That post doesn't surprise me. Your info is always about you and not to help hunters in general. I don't want want you to prove anything because you always just provide your version or spin. To bad you can't share infomation but then like I said, doesn't suprise me.


----------



## Linda G. (Mar 28, 2002)

The person I know who was ticketed hasn't been to court yet. Next month, apparently. He just got the ticket a couple of weeks ago.


----------



## Trophy Specialist (Nov 30, 2001)

boehr said:


> That post doesn't surprise me. Your info is always about you and not to help hunters in general. I don't want want you to prove anything because you always just provide your version or spin. To bad you can't share infomation but then like I said, doesn't suprise me.

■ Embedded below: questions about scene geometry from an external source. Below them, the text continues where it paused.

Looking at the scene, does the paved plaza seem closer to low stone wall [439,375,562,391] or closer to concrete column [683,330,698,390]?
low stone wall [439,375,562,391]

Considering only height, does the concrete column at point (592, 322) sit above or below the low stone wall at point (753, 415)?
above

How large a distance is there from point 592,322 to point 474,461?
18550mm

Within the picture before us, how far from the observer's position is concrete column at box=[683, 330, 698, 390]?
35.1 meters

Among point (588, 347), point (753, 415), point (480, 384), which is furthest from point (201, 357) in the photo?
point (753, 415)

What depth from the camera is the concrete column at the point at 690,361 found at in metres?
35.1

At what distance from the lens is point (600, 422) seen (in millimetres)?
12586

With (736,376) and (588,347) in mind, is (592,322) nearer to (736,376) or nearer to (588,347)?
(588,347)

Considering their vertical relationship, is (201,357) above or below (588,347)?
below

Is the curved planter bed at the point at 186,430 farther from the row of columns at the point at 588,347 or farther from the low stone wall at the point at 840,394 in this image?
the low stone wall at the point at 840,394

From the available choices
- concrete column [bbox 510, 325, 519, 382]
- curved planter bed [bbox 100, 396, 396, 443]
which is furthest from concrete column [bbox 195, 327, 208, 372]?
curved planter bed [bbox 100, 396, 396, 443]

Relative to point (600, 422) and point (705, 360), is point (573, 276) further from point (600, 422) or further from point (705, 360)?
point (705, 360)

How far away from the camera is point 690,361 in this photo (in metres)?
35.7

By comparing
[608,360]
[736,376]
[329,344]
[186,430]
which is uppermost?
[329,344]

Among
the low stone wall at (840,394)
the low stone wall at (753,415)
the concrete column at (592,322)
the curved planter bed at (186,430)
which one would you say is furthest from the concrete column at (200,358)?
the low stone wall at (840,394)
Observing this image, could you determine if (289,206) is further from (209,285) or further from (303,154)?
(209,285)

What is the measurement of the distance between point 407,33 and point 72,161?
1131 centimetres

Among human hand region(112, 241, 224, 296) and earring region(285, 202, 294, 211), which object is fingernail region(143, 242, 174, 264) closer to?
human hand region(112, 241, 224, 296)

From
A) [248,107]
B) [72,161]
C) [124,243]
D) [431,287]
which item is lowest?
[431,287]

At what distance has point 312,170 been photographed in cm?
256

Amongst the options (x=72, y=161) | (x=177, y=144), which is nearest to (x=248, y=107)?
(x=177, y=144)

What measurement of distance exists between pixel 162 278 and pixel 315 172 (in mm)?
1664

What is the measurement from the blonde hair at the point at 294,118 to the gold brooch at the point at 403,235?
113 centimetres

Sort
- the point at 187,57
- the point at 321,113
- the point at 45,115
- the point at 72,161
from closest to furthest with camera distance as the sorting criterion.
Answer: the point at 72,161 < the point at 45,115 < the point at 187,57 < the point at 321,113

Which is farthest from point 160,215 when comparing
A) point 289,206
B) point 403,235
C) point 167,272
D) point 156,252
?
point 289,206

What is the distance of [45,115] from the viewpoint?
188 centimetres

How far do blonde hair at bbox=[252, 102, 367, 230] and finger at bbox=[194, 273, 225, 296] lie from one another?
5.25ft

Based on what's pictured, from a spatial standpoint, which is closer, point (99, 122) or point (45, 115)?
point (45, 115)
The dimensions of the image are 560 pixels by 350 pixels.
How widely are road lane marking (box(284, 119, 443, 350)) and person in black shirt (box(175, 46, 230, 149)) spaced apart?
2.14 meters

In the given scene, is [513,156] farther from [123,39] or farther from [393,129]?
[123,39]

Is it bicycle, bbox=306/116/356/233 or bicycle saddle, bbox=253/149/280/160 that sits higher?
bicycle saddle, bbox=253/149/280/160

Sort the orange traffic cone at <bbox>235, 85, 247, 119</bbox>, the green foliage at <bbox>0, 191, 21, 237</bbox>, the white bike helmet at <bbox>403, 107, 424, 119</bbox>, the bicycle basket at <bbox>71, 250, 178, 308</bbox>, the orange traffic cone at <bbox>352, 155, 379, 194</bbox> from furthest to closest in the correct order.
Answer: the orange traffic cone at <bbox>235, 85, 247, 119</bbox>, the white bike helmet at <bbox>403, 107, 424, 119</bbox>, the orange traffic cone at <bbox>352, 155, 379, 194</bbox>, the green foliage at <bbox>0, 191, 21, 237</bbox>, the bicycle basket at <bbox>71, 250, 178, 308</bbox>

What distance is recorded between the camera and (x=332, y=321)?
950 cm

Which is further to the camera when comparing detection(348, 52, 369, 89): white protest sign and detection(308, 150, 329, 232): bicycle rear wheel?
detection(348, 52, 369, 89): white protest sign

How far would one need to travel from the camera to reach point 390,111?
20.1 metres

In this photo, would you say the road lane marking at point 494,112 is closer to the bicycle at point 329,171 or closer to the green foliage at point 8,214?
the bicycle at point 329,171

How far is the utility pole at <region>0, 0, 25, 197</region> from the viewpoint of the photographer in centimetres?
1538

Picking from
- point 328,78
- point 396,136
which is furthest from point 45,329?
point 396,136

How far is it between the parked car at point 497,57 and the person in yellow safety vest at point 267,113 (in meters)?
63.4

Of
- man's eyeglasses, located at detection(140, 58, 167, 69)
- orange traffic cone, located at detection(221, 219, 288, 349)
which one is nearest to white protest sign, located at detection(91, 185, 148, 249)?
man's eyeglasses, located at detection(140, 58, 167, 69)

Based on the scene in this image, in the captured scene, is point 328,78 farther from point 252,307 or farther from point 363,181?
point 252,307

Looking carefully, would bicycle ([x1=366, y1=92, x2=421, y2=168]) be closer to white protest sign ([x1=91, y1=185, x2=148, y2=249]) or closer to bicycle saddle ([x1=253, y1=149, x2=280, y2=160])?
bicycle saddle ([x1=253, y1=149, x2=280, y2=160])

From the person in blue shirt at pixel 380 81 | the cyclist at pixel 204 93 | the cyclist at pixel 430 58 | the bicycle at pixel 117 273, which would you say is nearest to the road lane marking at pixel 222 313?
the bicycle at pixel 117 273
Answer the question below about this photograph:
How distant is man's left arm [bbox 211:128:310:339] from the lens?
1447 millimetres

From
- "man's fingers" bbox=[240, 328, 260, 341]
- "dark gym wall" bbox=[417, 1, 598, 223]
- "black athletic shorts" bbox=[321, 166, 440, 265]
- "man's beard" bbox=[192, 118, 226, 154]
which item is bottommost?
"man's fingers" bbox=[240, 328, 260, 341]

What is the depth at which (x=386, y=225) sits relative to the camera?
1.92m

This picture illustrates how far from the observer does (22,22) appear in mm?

I gave all the details that I can remember (see my other posts). A guy was ticketed for feeding deer cedar in an area where feeding deer was illegal. He had to fight the ticket in court and he won, end of story. Then you started asking for links and proof like you were doubting that my story was true (typical boehr). Just becuase you did not read about a tidbit of news on this forum does not mean that it did not happen. I'm not going to waste my time jumping though hoops for you or anybody else to proof the posts I make unless they put their money where their mouth is. I've challenged people to the same type of wager on here three times now in the last month when I've been called out and not one has taken me up yet. I'm trying to raise money for cherrity and can't seem to find anybody to help.


----------



## boehr (Jan 31, 2000)

Trophy Specialist said:


> I gave all the details that I can remember (see my other posts). A guy was ticketed for feeding deer cedar in an area where feeding deer was illegal. He had to fight the ticket in court and he won, end of story. Then you started asking for links and proof like you were doubting that my story was true (typical boehr). Just becuase you did not read about a tidbit of news on this forum does not mean that it did not happen. I'm not going to waste my time jumping though hoops for you or anybody else to proof the posts I make unless they put their money where their mouth is. I've challenged people to the same type of wager on here three times now in the last month when I've been called out and not one has taken me up yet. I'm trying to raise money for cherrity and can't seem to find anybody to help.


Whatever TS, typical for you too. And yes I doubt anything you post, that is my typical thoughts for your posts. All spin.


----------